On the investment front, risk aversion was apparent from the reduced net inflows to commodity-related exchange-traded products that totaled $ 10 billion, a meager figure compared to around $ 60 billion in 2010.
Looking forward into 2012, commodities might recover part of the losses incurred last year, especially that the developing economies in general and monetary policy makers in specific have reversed course of late as risks to growth take precedence over inflationary pressures.
The report added: “The Saudi economy had an exceptional performance in 2011, yet we project real GDP to moderate to 3.9 percent in 2012.
The Kingdom’s nominal GDP crossed the 20 percent threshold for the first time since 2008, expanding 28 percent to SR 2.16 trillion, thus, boosting per capita income to an estimated SR76,000, the highest on record. Meanwhile, real GDP grew by 6.8 percent compared to 4.6 percent in 2010. This sharp expansion in nominal and real terms was driven by the surge in oil prices, higher crude production, robust domestic demand, and prudent macroeconomic policies. The nonoil private sector, in particular, was stimulated by the series of royal decrees announced in Q1 2011, amounting to around SR 400 billion in supplementary spending, with an estimated SR 110 billion to have been spent in 2011. Going forward, we project real GDP growth of 3.9 percent for 2012 due mainly to base effects, including the slower pace of increase in Saudi oil production, and the fading-out of one time transfers estimated at around SR 94 billion, representing around 4.3 percent of 2011’s GDP. A tightly balanced global oil markets still remains our baseline scenario for the near term, which will ensure that oil prices remain high.”

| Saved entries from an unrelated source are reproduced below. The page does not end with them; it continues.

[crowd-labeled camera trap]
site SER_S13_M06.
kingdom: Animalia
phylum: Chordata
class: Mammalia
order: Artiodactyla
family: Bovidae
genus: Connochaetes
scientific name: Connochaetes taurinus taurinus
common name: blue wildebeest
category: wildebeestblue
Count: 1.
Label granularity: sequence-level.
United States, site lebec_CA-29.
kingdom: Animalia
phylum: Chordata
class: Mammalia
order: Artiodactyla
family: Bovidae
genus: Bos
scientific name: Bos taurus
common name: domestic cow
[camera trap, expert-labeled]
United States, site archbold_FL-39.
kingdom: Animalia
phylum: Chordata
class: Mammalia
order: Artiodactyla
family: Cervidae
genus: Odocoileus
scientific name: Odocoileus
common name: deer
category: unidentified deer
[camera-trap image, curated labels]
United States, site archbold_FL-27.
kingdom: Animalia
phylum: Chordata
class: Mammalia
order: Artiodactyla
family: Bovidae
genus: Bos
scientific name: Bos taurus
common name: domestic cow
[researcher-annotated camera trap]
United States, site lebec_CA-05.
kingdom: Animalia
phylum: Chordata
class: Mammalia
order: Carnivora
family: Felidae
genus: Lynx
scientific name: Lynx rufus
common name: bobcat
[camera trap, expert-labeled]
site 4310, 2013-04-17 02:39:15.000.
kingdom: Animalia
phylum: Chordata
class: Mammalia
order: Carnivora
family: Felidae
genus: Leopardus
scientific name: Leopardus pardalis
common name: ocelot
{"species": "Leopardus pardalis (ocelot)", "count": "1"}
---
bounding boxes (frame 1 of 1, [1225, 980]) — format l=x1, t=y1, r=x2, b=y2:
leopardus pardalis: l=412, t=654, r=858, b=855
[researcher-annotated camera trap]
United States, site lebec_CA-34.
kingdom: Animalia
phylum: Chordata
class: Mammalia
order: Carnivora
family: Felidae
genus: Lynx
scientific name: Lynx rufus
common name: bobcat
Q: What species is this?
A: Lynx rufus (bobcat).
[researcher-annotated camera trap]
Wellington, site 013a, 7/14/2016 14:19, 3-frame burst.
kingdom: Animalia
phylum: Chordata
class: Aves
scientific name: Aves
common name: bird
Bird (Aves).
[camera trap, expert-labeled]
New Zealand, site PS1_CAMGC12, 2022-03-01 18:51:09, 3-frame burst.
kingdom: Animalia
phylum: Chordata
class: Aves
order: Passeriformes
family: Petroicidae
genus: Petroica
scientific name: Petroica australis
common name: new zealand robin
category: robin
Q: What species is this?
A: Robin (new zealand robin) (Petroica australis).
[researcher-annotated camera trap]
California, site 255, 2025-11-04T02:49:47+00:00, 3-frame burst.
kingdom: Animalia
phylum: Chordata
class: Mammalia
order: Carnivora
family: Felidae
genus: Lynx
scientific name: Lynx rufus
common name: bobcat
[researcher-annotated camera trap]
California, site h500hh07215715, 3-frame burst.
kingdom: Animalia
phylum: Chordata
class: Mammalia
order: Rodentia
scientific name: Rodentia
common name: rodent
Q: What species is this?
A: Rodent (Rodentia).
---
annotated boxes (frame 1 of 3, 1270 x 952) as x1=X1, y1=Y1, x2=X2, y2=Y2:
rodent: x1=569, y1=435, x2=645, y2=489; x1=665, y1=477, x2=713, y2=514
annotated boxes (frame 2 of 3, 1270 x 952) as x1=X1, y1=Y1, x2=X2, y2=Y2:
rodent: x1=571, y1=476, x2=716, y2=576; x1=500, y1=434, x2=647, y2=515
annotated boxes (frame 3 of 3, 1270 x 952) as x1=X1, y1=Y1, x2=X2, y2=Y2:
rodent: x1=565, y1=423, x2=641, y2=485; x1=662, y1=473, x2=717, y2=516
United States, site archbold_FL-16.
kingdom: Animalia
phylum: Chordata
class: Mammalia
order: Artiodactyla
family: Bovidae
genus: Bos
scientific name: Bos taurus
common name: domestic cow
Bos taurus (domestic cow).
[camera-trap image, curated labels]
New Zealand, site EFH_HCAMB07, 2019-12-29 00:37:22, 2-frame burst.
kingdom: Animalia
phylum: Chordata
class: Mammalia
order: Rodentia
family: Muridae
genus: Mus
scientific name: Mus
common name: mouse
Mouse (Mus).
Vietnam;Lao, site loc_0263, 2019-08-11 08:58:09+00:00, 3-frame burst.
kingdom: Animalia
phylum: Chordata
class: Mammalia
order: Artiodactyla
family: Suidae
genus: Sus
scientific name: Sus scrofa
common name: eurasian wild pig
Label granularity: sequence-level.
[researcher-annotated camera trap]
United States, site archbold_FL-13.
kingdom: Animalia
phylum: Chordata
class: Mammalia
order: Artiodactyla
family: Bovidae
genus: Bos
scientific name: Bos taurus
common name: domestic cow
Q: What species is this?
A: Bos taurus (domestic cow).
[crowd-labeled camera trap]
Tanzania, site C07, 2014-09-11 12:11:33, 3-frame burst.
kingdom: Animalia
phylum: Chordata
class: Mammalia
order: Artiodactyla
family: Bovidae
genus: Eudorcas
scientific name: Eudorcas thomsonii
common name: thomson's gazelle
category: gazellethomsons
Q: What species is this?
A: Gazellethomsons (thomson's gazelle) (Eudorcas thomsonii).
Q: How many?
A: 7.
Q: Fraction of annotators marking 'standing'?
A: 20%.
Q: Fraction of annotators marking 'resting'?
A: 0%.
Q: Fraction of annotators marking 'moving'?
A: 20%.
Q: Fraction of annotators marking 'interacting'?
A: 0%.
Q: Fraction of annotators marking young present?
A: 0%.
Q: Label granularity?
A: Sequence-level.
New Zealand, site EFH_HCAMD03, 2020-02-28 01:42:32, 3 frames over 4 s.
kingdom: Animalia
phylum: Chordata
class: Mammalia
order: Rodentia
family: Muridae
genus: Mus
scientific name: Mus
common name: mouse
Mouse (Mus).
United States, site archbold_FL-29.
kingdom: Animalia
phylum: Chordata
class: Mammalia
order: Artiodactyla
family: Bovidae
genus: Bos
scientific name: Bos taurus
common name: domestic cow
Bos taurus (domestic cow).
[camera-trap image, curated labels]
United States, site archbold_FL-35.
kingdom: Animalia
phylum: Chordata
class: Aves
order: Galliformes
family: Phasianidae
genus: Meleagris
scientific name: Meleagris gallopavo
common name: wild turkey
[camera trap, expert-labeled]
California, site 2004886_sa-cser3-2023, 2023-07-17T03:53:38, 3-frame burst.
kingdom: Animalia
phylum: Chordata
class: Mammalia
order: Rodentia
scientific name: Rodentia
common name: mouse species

The report said that contribution of the oil sector to the Kingdom’s economic growth will remain positive, albeit modest compared to last year.
Even though the European sovereign debt crisis intensified in the second half of 2011, the geopolitical unrest that impacted the Middle East and continues to do so, supported the upside trajectory of crude.
As a result, the Arabian light oil prices averaged $108/bbl in 2011, a 39 percent increase over 2010 average levels.
Furthermore, the war conflict in Libya that escalated in February 2011 enabled the Kingdom as a swing producer to increase its daily production to offset the shortage in supply, with Saudi oil output rising by 13.3 percent in 2011 to average 9.25 MMBD.
In 2012, Saudi Arabia continues to benefit from this ensuing positive oil price dynamics that propelled the benchmark Arabian light to a three year high of $ 127.5/bbl in March and to an average of around $ 118.5/bbl year to date.
On the production side, the Kingdom maintains elevated levels of production that have not been witnessed since 1980s due to various supply disruptions pertaining to non-OPEC members and Iran’s crude exports.
As mentioned earlier, the non-Iranian troubles, from the pipeline dispute between Sudan and South Sudan to outages in the North Sea, have knocked an estimated 700,000 b/d off global supply while the EU and US sanctions are expected to reduce Iranian exports by an additional 0.5-1 MMBD.
In spearheading the first new output agreement since 2008 for OPEC countries back in December that increased the quota from 24.84 to 30 MMBD of production; the Kingdom had shown adamancy to keep a leash on oil prices by maintaining current levels of production.
“Thus, we expect Saudi oil production to average 9.4 MMBD in 2012, yet marginally higher by 1.6 percent than the output of 2011,” said the report.
“Additionally, with our forecast of $ 105/bbl for the average Arabian light spot prices, we project revenues to register SR1,006 billion, the second highest on record,” it added.